▶ [Stated problem]: Reproduce exactly the lines from the line containing "What is the measured" through the end of the records below, including both ends, and nothing else.

▶ [Records to use]:
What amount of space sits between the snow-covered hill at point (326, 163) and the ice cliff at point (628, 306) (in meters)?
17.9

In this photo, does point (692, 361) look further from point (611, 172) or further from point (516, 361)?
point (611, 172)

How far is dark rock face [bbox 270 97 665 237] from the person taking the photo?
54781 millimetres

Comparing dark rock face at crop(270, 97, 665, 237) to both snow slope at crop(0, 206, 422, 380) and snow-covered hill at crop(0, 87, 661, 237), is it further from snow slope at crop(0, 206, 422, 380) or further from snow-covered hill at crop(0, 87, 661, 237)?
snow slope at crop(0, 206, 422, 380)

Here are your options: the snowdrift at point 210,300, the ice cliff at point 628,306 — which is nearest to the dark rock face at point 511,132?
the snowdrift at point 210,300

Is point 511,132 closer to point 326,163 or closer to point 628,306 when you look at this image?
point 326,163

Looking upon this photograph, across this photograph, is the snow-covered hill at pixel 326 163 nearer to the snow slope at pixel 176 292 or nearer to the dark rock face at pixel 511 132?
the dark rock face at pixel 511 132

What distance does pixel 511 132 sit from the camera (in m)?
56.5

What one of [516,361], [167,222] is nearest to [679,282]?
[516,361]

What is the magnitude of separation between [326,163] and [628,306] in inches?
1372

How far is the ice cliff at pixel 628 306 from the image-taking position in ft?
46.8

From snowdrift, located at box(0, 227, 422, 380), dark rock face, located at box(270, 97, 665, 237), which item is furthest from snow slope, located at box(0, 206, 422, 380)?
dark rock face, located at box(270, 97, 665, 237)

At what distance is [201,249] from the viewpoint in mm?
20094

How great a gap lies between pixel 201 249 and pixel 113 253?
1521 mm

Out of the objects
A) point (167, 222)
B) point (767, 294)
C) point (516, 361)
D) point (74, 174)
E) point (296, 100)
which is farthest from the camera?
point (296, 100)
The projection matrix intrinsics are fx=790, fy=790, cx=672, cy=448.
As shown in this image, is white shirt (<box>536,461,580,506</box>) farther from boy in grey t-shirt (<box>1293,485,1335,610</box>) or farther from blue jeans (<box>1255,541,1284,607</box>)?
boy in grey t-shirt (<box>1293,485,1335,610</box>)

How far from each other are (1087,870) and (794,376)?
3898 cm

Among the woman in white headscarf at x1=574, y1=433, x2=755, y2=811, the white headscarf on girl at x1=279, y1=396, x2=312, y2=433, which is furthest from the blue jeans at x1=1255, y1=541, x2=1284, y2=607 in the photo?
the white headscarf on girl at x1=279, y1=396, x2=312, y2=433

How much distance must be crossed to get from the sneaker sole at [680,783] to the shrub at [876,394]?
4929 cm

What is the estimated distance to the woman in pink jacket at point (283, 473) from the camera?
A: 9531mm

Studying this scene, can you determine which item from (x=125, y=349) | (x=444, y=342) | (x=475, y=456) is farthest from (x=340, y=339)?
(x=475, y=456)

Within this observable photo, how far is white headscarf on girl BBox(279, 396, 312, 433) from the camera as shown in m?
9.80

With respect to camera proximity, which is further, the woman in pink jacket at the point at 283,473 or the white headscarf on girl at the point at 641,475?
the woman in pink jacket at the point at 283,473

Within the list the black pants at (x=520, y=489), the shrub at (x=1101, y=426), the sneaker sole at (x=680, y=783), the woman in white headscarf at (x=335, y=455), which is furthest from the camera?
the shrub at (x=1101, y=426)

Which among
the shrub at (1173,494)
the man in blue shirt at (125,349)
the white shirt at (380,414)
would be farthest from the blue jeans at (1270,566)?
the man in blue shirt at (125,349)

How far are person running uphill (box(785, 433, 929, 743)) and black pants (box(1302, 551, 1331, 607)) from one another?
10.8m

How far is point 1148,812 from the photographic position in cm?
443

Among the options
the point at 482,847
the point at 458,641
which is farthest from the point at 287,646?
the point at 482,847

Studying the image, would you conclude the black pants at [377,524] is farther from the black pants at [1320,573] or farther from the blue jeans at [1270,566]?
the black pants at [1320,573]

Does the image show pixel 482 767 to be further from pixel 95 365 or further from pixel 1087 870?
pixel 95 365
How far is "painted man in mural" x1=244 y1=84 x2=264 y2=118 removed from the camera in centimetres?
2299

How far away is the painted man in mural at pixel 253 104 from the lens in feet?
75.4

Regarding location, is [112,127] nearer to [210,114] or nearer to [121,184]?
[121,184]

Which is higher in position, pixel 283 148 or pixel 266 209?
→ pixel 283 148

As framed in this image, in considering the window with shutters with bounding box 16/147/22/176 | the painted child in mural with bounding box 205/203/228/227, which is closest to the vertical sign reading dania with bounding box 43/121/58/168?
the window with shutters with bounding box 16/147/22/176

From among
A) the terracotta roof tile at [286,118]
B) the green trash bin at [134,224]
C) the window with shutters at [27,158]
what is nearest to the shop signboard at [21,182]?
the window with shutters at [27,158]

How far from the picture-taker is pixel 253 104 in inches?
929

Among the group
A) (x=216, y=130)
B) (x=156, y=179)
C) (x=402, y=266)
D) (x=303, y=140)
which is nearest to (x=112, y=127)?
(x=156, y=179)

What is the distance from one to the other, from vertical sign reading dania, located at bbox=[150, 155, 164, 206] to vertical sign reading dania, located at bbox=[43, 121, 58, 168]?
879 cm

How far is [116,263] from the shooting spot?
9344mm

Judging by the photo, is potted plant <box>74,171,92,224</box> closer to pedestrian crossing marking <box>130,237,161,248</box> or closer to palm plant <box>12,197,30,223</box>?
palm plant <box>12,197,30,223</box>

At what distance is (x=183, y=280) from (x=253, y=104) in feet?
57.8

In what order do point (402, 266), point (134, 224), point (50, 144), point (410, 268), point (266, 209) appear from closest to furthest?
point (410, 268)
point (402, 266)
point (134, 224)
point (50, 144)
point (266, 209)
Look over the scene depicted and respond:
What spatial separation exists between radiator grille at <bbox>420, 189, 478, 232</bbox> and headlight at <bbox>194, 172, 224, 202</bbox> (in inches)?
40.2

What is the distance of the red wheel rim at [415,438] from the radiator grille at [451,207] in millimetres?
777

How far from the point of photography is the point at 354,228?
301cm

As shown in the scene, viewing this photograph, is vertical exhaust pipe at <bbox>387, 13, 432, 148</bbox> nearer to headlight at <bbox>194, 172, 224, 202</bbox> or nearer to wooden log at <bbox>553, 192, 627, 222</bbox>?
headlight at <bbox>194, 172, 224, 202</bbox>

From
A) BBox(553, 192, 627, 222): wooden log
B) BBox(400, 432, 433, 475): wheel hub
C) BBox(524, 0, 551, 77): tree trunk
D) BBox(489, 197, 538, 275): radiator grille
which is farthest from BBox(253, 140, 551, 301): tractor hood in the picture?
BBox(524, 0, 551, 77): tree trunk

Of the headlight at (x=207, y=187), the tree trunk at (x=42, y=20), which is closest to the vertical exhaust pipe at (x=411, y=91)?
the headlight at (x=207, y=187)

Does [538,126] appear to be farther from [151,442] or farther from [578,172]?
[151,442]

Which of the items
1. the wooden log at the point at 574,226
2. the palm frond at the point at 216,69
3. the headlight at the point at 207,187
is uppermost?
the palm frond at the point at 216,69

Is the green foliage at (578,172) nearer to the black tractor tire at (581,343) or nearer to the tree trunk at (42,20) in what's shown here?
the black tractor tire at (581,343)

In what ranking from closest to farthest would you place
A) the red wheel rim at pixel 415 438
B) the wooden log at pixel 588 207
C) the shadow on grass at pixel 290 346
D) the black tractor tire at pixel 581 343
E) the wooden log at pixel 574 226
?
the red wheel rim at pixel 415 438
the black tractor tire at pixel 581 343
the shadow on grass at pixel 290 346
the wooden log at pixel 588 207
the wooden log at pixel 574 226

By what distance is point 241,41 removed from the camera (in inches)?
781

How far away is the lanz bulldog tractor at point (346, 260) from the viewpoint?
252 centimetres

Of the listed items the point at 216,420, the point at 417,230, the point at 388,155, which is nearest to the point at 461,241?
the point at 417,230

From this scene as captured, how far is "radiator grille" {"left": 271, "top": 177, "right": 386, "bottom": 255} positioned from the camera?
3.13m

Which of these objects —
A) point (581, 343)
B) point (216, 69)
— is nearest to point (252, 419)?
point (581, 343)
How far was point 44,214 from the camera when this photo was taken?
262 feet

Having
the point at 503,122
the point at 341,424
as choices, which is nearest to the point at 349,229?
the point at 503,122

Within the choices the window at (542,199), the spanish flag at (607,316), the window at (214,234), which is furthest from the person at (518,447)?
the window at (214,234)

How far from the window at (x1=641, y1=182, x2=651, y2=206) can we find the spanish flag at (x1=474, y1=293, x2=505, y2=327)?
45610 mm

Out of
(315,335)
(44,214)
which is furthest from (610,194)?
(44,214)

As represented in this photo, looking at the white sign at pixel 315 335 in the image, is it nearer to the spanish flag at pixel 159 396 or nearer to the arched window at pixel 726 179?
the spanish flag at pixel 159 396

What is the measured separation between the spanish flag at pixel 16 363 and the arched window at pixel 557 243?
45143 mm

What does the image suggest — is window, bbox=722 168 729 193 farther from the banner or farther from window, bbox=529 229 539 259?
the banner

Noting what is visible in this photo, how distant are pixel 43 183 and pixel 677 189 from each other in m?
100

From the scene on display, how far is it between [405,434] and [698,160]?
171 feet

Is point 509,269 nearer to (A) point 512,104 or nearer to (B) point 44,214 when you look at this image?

▶ [Response below]:
What is the measured separation between the spanish flag at pixel 16 363 and the arched window at pixel 557 243?
45143 mm

What does the image suggest — is window, bbox=722 168 729 193 farther from the banner or farther from window, bbox=529 229 539 259?
the banner

Noting what is visible in this photo, how distant are pixel 43 183 and pixel 677 189 from each other in m?
100

From the scene on display, how far is it between [405,434] and [698,160]?
171 feet

Is point 509,269 nearer to (A) point 512,104 or nearer to (B) point 44,214 when you look at this image?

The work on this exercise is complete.